The same friend who later misdirected us to the Forbidden City took charge of getting us to the museum in Changsha. But rather than getting directions to the museum, she got directions to the archaeological site from which the museum’s grave goods had been excavated.

After riding a city bus and walking five or six blocks through the wholesale ceramic district, acres and acres of bathtubs, toilets, and sinks (imagine a Home Depot on steroids ) we found ourselves at a big hole in the ground with a few educational panels and a skeleton crew of docents. No mummy. No artifacts.

But here’s the happy part of the accident. The people who worked at the hole told us that the museum we wanted to visit issued timed tickets first thing in the morning, and had probably sold out for the day. But they also told us that if we told the people at the museum that we were American archaeologists (three of us were) and had airline tickets for the next day (which Nancy Jo had in her backpack), we could probably get into the museum.

We took a taxi from the hole to the museum, used the strategy suggested to us by the fine folks at the hole, and spent the afternoon exploring a world-class museum we would never have gotten into but for our “mistake” of visiting the hole first.

Finally, it is worth noting that you don’t have to cross an ocean to have a remarkable happy accident.

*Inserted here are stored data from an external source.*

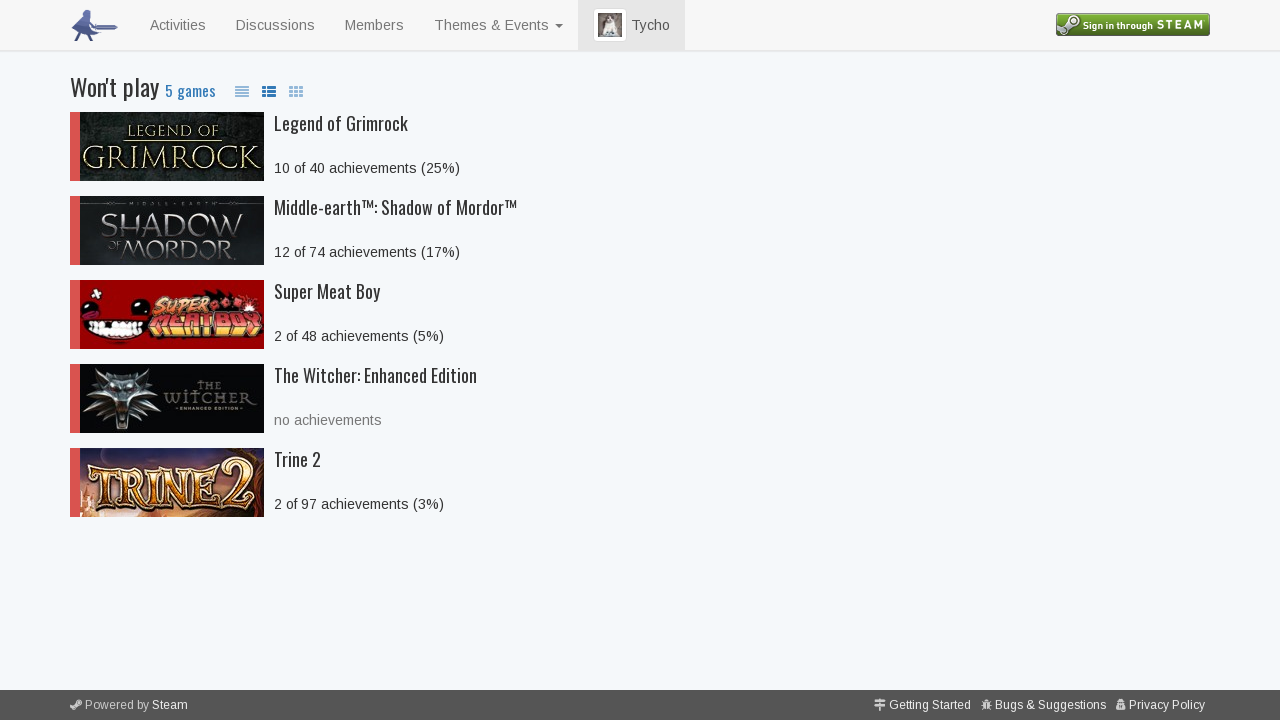

--- FILE ---
content_type: text/html; charset=utf-8
request_url: https://www.backlog-assassins.net/users/TychoXP/games/wont-play?view=list
body_size: 2157
content:
<!DOCTYPE html>
<html>
<head>
<title>BLAEO &mdash; Backlog Assassins Extraordinaire</title>
<link rel="stylesheet" media="all" href="/assets/application-bd78b522c3af51e9f89d4eac34a2bfe260fc9255cf780ee438de77c5f2cd2391.css" data-turbolinks-track="true" />
<link rel="stylesheet" media="all" href="https://fonts.googleapis.com/css?family=Arimo|Oswald" />
<script src="/assets/application-1696ed2b662df2c39b85eb39b5ecd71bb9276408938d26a917ca6e022d27d7d3.js" data-turbolinks-track="true"></script>
<meta name="csrf-param" content="authenticity_token" />
<meta name="csrf-token" content="9mqhHXPlFWStDvvnzY1a3mClhy0k+myVUmlccNHLB6M+Jyfx69kgIysKQGAp6j5rTJfIkKTbgMia0WPh8Er4DQ==" />
<meta content='width=device-width, initial-scale=1' name='viewport'>
</head>
<body data-action='wont_play' data-controller='games'>
<nav class='navbar navbar-default navbar-fixed-top'>
<div class='container'>
<div class='navbar-header'>
<button class='navbar-toggle collapsed' data-target='#navbar' data-toggle='collapse' type='button'>
<span class='sr-only'>Toggle navigation</span>
<span class='icon-bar'></span>
<span class='icon-bar'></span>
<span class='icon-bar'></span>
</button>
<a class='navbar-brand' href='/'>
<img alt='BLAEO' src='/logo-32x32.png'>
</a>
</div>
<div class='navbar-collapse collapse' id='navbar'>
<ul class='nav navbar-nav'>
<li><a href="/feed">Activities</a></li>
<li><a href="http://steamcommunity.com/groups/attackyourbacklog/discussions">Discussions</a></li>
<li><a href="/users">Members</a></li>
<li class='dropdown'>
<a class='dropdown-toggle' data-role='button' data-toggle='dropdown'>
Themes & Events
<span class='caret'></span>
</a>
<ul class='dropdown-menu'>
<li class='dropdown-header'>January's Theme</li>
<li><a href="/themes/2025-12">Mind Your Business</a></li>
<li class='divider' data-role='separator'></li>
<li><a href="/events/nvbaa4b">Challenge Me! 15.01 - 14.03.2026</a></li>
<li class='divider' data-role='separator'></li>
<li><a href="/themes">Past Themes</a></li>
</ul>

</li>
<li class='active'>
<a href='/users/TychoXP'>
<img class='avatar' role='button' src='https://avatars.steamstatic.com/64be0150759928b43f7bab51ddebb80a50f6fe73.jpg'>
Tycho
</a>
</li>
</ul>
<ul class='nav navbar-nav navbar-right'>
<li>
<a href='/login'>
<img class='login' src='https://steamcommunity-a.akamaihd.net/public/images/signinthroughsteam/sits_small.png'>
</a>
</li>
</ul>
</div>
</div>
</nav>
<div id='modal-holder'>

</div>
<div class='container' id='main'>
<h3>
Won&#39;t play
<small>
5 games
</small>
<ul class='toolbar'>
<li><a class="view-table" href="/users/TychoXP/games/wont-play"><i></i></a></li>
<li><a class="view-list active" href="/users/TychoXP/games/wont-play?view=list"><i></i></a></li>
<li><a class="view-thumbnails" href="/users/TychoXP/games/wont-play?view=thumbnails"><i></i></a></li>
</ul>
</h3>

One of my all-time favorites happened on a long weekend with my family in New York City. Walking north from breakfast at Russ and Daughters on the Lower East Side, we stumbled upon a Mexican bar that had opened early to show the Mexico-Brazil World Cup soccer match. Standing on the sidewalk and watching the match through a window with a crowd of people who cared deeply about soccer was a once-in-a-lifetime experience.

So, what are the keys to maximizing your chances of having a happy accident while traveling? Be flexible. Be open. And be on foot. I have found that most of my best travel experiences have happened when my feet were on the ground.